Закинтос — о нем с искренней симпатией пи­сали Гомер, Страбон, Плиний. Длина его составля­ет двадцать пять миль, ширина — двенадцать, са­мый высокий холм возвышается на полторы тысячи футов над уровнем моря. Некогда он был оживленным морским портом на торговом пути из Венеции в Константинополь. Остров Закинтос — родина, по крайней мере, трех любимых греками поэтов — Фосколо[8], Калвоса[9] и Соломоса[10], кото­рый здесь написал слова национального гимна, когда ему было двадцать пять лет. Статуя Соломо­са возвышается над площадью. Никое чем-то по­ходил на поэта, и когда Атос был ребенком, ему казалось, что статуя воздвигнута в память его бра­та. Может быть, с этого и началась влюбленность Атоса в камень.

Когда Атос с отцом вернулись на Закинтос после смерти Никоса и матери, они отправились в ночное путешествие на мыс Геракас посмот­реть, как морские черепахи откладывают в песок яйца.

— Мы прошли Аликес, где выпаривают соль, плантации смородины, раскинувшиеся на тенис­тых склонах холмов Враченас. Мы шли с отцом в полном одиночестве, нас сближало неутешное го­ре. Мы молча стояли в голубом гроте и в сосновых рощах.

Они были неразлучны еще два года, до тех пор, когда Атос уже не мог отлынивать от занятий в школе.
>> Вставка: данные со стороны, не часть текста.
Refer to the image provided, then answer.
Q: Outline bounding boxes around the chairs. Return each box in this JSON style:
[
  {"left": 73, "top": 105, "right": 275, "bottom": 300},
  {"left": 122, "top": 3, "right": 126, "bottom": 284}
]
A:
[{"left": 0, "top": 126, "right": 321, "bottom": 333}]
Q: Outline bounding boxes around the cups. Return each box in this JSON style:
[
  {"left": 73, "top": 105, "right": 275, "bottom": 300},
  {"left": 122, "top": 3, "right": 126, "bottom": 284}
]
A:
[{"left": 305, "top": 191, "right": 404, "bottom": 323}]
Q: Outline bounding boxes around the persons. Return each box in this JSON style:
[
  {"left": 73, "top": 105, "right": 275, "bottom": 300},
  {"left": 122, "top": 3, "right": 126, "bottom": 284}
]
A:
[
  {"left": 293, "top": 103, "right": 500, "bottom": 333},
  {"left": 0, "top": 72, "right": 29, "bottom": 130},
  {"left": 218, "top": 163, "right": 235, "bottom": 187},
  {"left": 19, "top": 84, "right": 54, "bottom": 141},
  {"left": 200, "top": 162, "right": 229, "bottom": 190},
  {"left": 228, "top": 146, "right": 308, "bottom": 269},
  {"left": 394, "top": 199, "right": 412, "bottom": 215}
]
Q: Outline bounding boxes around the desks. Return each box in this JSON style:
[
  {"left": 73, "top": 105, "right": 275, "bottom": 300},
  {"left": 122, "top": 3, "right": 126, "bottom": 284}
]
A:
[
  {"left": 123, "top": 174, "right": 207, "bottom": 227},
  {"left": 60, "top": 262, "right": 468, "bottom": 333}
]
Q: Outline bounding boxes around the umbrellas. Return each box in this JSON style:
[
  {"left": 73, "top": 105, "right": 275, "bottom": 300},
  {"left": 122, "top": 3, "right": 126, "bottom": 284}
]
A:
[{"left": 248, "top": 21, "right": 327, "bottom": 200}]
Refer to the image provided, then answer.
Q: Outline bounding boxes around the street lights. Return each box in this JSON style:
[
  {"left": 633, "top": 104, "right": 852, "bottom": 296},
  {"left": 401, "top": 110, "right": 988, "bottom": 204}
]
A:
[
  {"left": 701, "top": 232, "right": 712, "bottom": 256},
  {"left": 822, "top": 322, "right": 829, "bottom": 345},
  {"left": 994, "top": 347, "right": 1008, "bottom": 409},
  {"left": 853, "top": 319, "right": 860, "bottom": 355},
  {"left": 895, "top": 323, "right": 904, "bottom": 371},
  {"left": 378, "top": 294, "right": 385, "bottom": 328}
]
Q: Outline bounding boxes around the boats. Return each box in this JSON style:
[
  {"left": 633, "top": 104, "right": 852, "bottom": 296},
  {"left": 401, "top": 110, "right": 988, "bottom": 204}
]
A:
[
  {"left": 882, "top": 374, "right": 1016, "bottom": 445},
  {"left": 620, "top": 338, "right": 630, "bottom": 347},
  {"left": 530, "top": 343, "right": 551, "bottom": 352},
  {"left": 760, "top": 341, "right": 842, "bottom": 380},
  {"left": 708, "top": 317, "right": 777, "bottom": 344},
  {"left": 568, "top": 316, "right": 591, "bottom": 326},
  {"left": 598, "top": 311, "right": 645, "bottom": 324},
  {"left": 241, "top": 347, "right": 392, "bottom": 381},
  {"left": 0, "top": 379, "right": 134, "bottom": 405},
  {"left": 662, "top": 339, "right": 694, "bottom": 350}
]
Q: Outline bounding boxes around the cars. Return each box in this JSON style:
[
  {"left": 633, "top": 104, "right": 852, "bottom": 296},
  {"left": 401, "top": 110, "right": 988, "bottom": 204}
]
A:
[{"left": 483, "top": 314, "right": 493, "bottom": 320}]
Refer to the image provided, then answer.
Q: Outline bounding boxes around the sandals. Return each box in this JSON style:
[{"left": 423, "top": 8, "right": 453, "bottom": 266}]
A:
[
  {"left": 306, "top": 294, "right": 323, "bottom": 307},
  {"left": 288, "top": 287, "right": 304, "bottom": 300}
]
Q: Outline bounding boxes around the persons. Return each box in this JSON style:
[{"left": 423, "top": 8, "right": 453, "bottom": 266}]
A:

— Отец брал меня с собой, когда ездил по делам на верфь в заливе Кери. Я смотрел, как там конопатили швы, заливая их смолой из горя­чих источников, пузырившихся на черном пля­же. Один из рабочих верфи знал отца. Мышцы его рук выпирали мощными восьмерками, лак­ричного цвета волосы пропахли потом, он весь был перемазан в смоле. Но говорил он на пре­красном греческом языке, высоким стилем, как король. Потом отец журил меня за неотесан­ность, а я с недоумением на него пялился — его голос звучал у меня в ушах как голос чревовеща­теля! Когда я сказал ему об этом, отец не на шут­ку рассердился. Этот его урок я не забуду никог­да. Однажды в Салониках, когда отцу надо было о чем-то поговорить с начальником порта, он оста­вил меня на попечение носильщика, портового грузчика. Я сидел на швартовой тумбе и слушал невероятные истории, которые тот мне загибал. Однажды, говорил он, случилось кораблекруше­ние — корабль затонул, а через некоторое время всплыл на поверхность. Грузчик видел это собст­венными глазами. Корабль был гружен солью, и, когда она растворилась в воде, судно вынырну­ло из пучины. Именно тогда я в первый раз столк­нулся с магией соли. Вернувшись, отец хотел дать грузчику немного денег за то, что он за мной при­сматривал, но тот отказался. Отец сказал мне: «Этот человек — еврей, он несет в себе достоинст­во своего народа». Позже я узнал, что большинст­во работавших в доках Салоник были евреями, и рядом с портом там раскинулся иегуди махаллари — еврейский квартал... Знаешь, Яков, что еще мне сказал тот грузчик? «Великая тайна де­рева заключается не в том, что оно горит, а в том, что оно не тонет».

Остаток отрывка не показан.